• _Instructions for the task_
Answer these from the queen rearing kit text:
(a) What does the kit let the queen lay eggs directly into?
(b) What plate sits on the front of the comb box, and what is it for?
(c) How wide a piece is cut out of the center of the brood frame?

The Queen Rearing kit enables the queen to lay eggs directly into a plastic "plug". This avoids the dangers of grafting, and ensures correct age of larvae.

The kit comprises

A plastic comb box;

Cell plugs (for the eggs) that fit into pre-drilled holes in the comb box;

A cover plate on the rear, to let you access the plugs once the eggs are laid;

A queen excluder plate on the front to retain the queen;

Queen cell starter caps, that fit over the cell plugs and form the beginning of the queen cell.

Cup holders - large open ended cones that hold the cell cup/plug to a frame bar.

How do you use it ?

Select a well-used drawn brood frame, full of unsealed honey. Using a sharp knife cut out a piece 4" wide out of the center of the frame. Attach the plastic comb box to the underside of the top bar.

• _Available data_
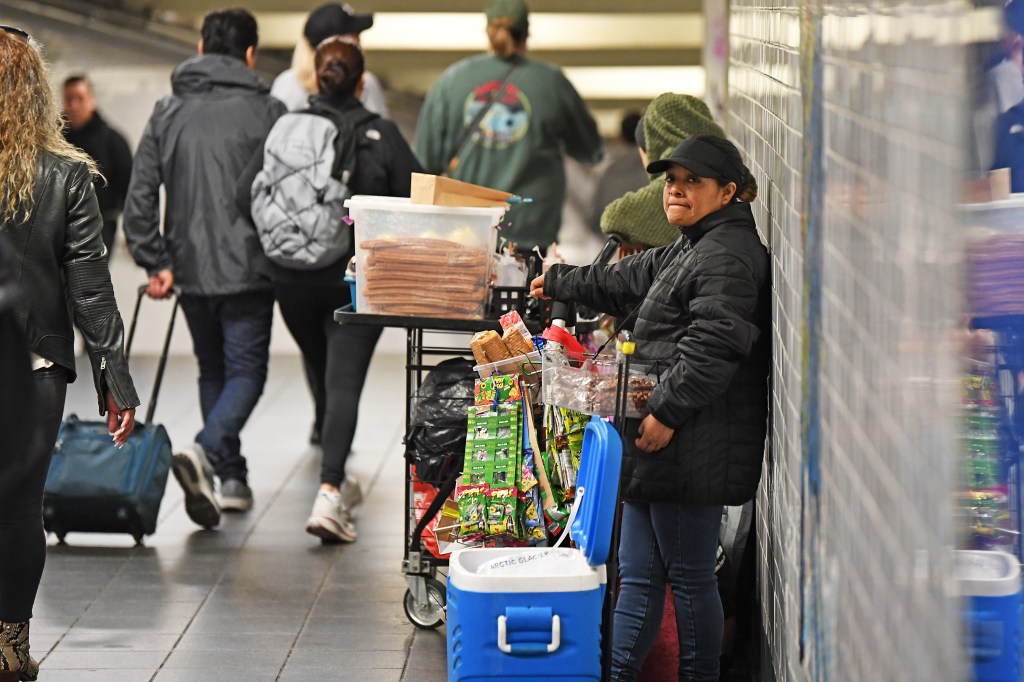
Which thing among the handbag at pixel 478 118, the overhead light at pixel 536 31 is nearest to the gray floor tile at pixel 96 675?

• _Result_
(a) A plastic "plug."
(b) A queen excluder plate, which keeps the queen in.
(c) 4 inches.